WORK INSTRUCTION:
Take the data below and extract the lines from the one with "[volunteer wildlife ID]" to the one with "scientific name: Aepyceros melampus", inclusive, exactly as written.

DATA SUPPLIED:
Start of Block

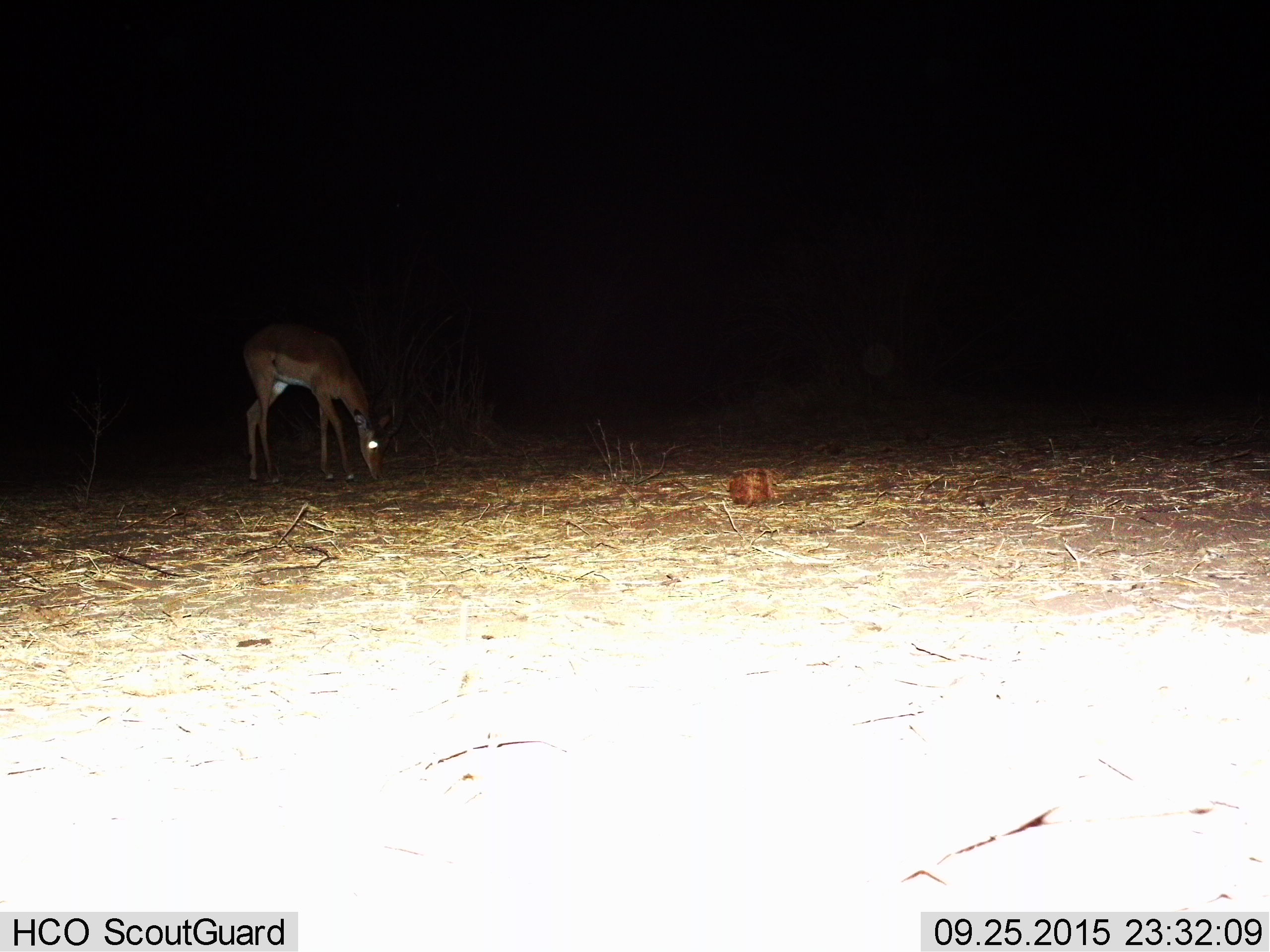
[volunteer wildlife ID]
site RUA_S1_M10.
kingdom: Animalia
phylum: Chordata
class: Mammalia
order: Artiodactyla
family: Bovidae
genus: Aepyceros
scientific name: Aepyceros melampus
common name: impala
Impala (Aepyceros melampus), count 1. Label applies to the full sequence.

End of Block
Start of Block

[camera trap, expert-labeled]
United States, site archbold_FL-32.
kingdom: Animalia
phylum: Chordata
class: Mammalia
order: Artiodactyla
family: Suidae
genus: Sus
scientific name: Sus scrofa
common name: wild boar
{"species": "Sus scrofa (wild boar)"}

End of Block
Start of Block

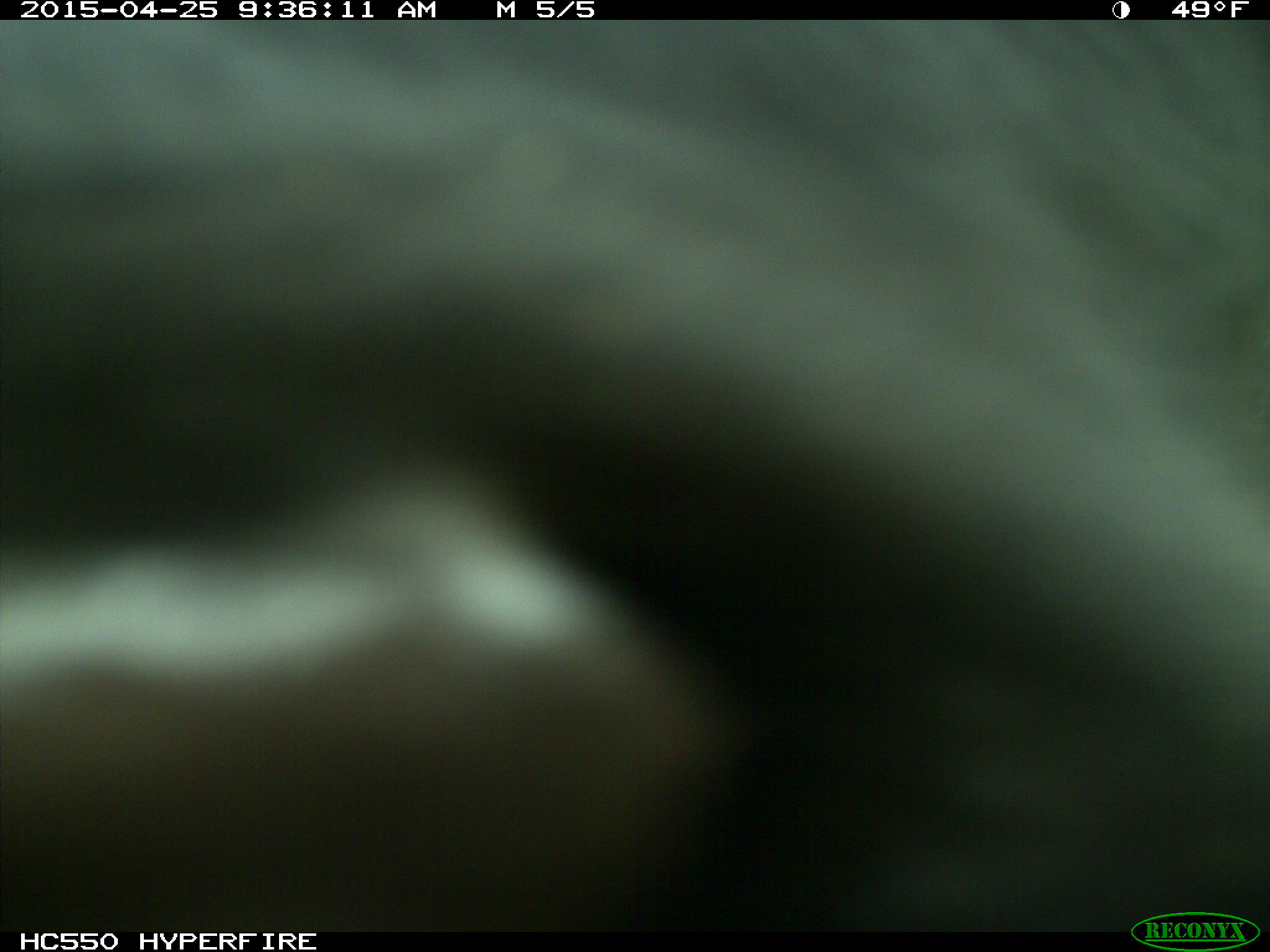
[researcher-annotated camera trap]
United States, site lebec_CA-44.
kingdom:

End of Block

SOLUTION FOR THIS PROBLEM:
[volunteer wildlife ID]
site RUA_S1_M10.
kingdom: Animalia
phylum: Chordata
class: Mammalia
order: Artiodactyla
family: Bovidae
genus: Aepyceros
scientific name: Aepyceros melampus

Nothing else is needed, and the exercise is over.